We could call someone to help, but neither of us can find our voices, and we both seem to have decided that this we have to do ourselves.
It takes us so long, so very long, to find our way to Helen’s room.
I pause there, grab a fistful of poppies from her bedside table, and then Helen guides us to a trapdoor in the back of her closet.
There is a staircase hidden there, leading down to a private cove where a small speedboat and a few canoes are moored.
We set Tommy down at the edge of the water, and I fold his hands over his chest. His hands, so gentle with us, so brutal with the rest of the world, are still.
And then the first sob rips through me, rips apart my chest where all the bombs of the gods could not.
“You were not supposed to love us this much.” I bury my face against his chest, so still and quiet.
I want to feel the steady thump , want him to call me kid and sigh when I do something utterly stupid, I want him to call me kid even when I insist that I am not.
Helen lets out a noise that is more snarl than wail this time. “No,” she says. “ No. ”
“I’m sorry,” I whisper, and we lean on each other, our strength gone. There is so very little left of us, just as Tommy had warned us. Just as so many had warned us.
Helen sighs, a soft release of breath.
“I want to send him off,” she says. “Will you help me?”
In the end, we pull a boat in, one of the smaller canoes docked here, and help him into it.

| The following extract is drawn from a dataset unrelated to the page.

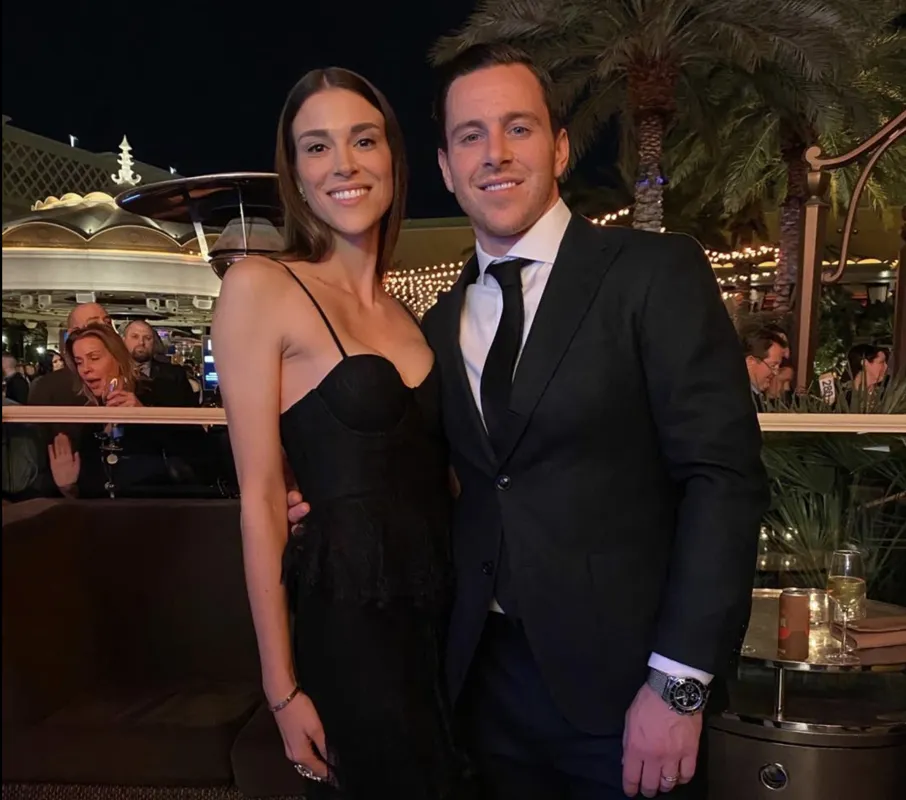 Jonathan Marchessault et sa femme à Montréal: Kent Hughes ouvre la porte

I hold out poppies from Helen’s bedroom.
She places one in his hands, folded now over his heart, and I do the same.
She says I love you and I’m sorry and promise , so many times I think my heart will break.
Tommy, who loved Helen so much it killed him.
I fold his hands over the poppies and smooth his dark-brown hair, speckled with gray. I straighten his coat, button the buttons over his heart.
We send him to sea, our Tommy, to rest at last, to rest away from this gods-cursed place.
“Helen,” I say at last.
She is so, so far from me now.
“Paris,” she says finally. “You should take this speedboat and go.”
I reach for her without thinking, and she steps farther into the water, holding out her hand between us.
“ No, ” she says. “No. I am—I am sorry. You should be far away from me. Everyone I love—everything I love. He will take it from me.” Her face is streaked with tears, eyes red and puffy and desperate.
“Helen, wait. Listen to me. We should go upstairs, get you a shower, a change of clothes.”
“Everything I touch—” Helen’s chest heaves. “I—I can’t stop it. Paris. I can’t make it—I can’t make it stop.”
Helen is trembling in the water beside me.
“Helen of the gods,” I say softly. “I am not afraid of you.”
She is shaking violently now, her makeup running in rivers down her face, sweat beaded along the crease of her forehead. “Please, Paris.”
“I always thought you would be begging me under very different circumstances,” I tell her, but there is no mockery in my tone.
“Go.”
“You are dangerous, Helen.” I reach out and close my hand over her arm. Loving her is dangerous, yes, that much was always true, but it cannot dissuade me. So I hold on to her. “But so am I.”
Helen stops mid-sob, the shock of my hand touching her enough, apparently, to jar her back into her body. “Paris,” she whispers. “ Paris. ”
We are both trembling.
“Are you done?” I ask her.
Helen laughs, only half mirth, and more sob. “I am sorry,” she says. “I am—oh, Paris. Will it always be like this?”
Helen’s shoulders sag, the last of the fight going out of her before I am able to answer, and then I wade forward into the water and catch her as she falls.